[Work to complete] Reproduce the data below word for word, including every line.

□ □ □ □ □ □ □

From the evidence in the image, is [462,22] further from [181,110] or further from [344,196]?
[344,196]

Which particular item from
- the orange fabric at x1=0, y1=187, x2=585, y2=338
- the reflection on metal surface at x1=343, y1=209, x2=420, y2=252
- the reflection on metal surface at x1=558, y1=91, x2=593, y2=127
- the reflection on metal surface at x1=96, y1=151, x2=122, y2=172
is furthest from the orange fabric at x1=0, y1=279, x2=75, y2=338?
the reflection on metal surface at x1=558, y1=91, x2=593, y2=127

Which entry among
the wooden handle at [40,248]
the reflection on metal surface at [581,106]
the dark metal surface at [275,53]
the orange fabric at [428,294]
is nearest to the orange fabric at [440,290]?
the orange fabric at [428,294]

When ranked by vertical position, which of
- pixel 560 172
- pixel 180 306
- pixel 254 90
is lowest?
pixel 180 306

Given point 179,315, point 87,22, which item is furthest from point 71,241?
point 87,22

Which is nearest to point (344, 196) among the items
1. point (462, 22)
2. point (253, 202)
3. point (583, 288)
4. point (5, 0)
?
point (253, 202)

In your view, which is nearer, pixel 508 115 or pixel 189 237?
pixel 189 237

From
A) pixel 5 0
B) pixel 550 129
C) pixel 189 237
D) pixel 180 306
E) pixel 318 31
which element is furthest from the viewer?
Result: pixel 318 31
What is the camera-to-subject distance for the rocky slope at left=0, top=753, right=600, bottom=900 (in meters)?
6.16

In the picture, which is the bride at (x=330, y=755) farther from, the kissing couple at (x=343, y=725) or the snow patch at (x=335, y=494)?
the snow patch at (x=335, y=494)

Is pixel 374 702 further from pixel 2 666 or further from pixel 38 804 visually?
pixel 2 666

□ □ □ □ □ □ □

[Solution to this task]
From the evidence in the image, is [462,22] further from [181,110] or further from [344,196]?
[344,196]

Which particular item from
- the orange fabric at x1=0, y1=187, x2=585, y2=338
- the reflection on metal surface at x1=343, y1=209, x2=420, y2=252
- the reflection on metal surface at x1=558, y1=91, x2=593, y2=127
- the reflection on metal surface at x1=96, y1=151, x2=122, y2=172
is furthest from the orange fabric at x1=0, y1=279, x2=75, y2=338?
the reflection on metal surface at x1=558, y1=91, x2=593, y2=127

Which entry among
the wooden handle at [40,248]
the reflection on metal surface at [581,106]
the dark metal surface at [275,53]
the orange fabric at [428,294]
is nearest to the orange fabric at [440,290]?
the orange fabric at [428,294]

When ranked by vertical position, which of
- pixel 560 172
- pixel 180 306
- pixel 254 90
is lowest?
pixel 180 306

Given point 179,315, point 87,22, which item is furthest from point 71,241?
point 87,22

Which is nearest to point (344, 196) among the items
1. point (462, 22)
2. point (253, 202)
3. point (583, 288)
4. point (5, 0)
?
point (253, 202)

In your view, which is nearer, pixel 508 115 or pixel 189 237?
pixel 189 237

From
A) pixel 5 0
B) pixel 550 129
C) pixel 189 237
D) pixel 180 306
E) pixel 318 31
which element is furthest from the viewer?
Result: pixel 318 31
What is the camera-to-subject distance for the rocky slope at left=0, top=753, right=600, bottom=900 (in meters)?
6.16

In the picture, which is the bride at (x=330, y=755) farther from, the kissing couple at (x=343, y=725) or the snow patch at (x=335, y=494)?
the snow patch at (x=335, y=494)

Is pixel 374 702 further from pixel 2 666 or further from pixel 38 804 visually?
pixel 2 666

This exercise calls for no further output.